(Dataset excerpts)
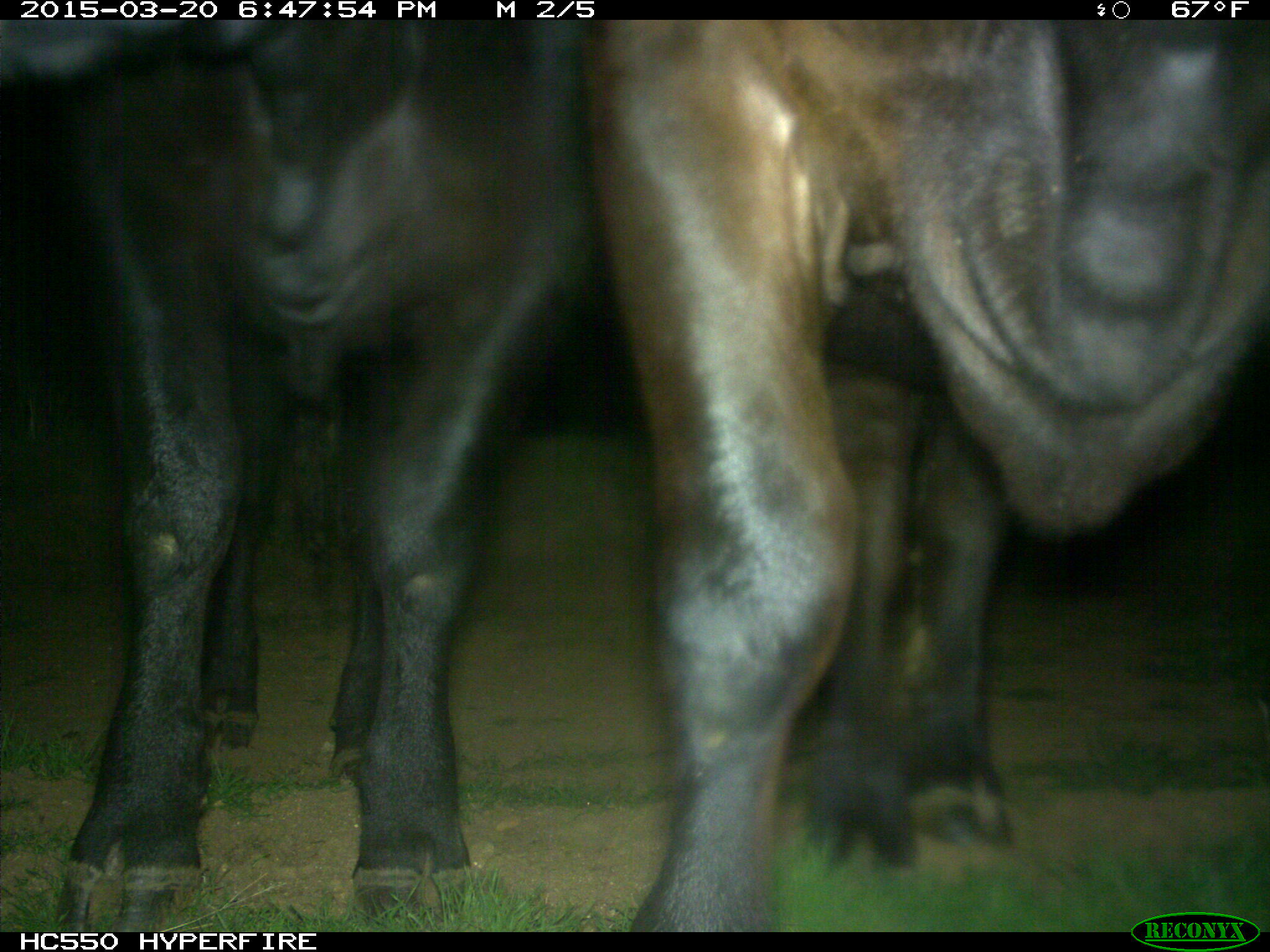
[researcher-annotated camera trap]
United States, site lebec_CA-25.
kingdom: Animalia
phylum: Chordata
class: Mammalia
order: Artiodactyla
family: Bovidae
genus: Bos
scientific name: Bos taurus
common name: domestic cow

---

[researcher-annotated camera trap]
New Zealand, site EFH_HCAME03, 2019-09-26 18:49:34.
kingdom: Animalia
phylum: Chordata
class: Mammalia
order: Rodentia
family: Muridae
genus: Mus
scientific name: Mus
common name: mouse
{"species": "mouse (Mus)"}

* * *

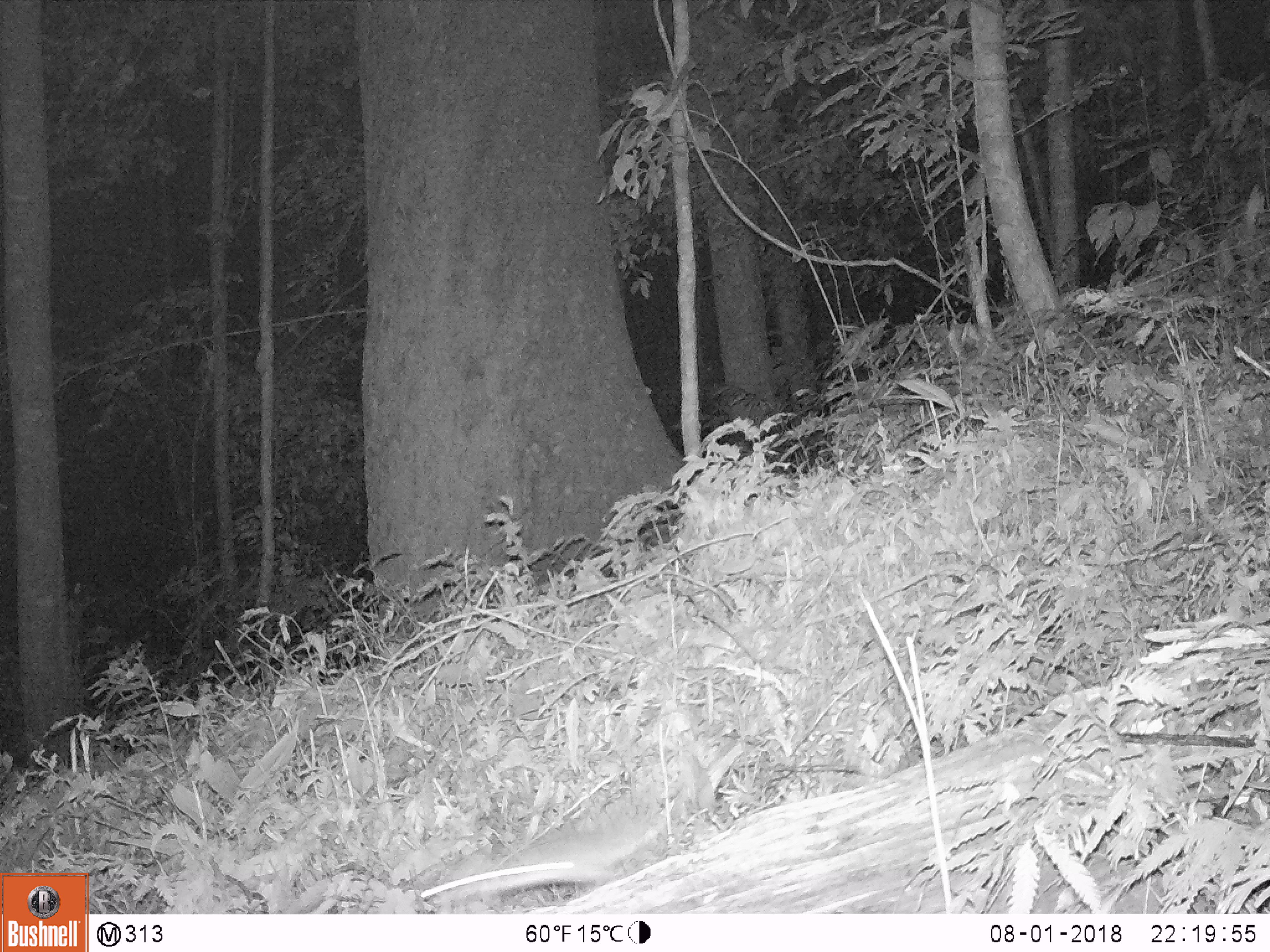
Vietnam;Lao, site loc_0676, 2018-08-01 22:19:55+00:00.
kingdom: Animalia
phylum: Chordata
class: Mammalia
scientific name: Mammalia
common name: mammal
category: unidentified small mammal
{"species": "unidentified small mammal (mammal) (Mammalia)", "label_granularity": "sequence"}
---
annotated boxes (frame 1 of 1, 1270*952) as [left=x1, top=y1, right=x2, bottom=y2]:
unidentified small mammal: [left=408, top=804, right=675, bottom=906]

**TASK ITEM**
In the entries above, find each line with the word "common" and show it.

**FINISHED TASK**
common name: domestic cow
common name: mouse
common name: mammal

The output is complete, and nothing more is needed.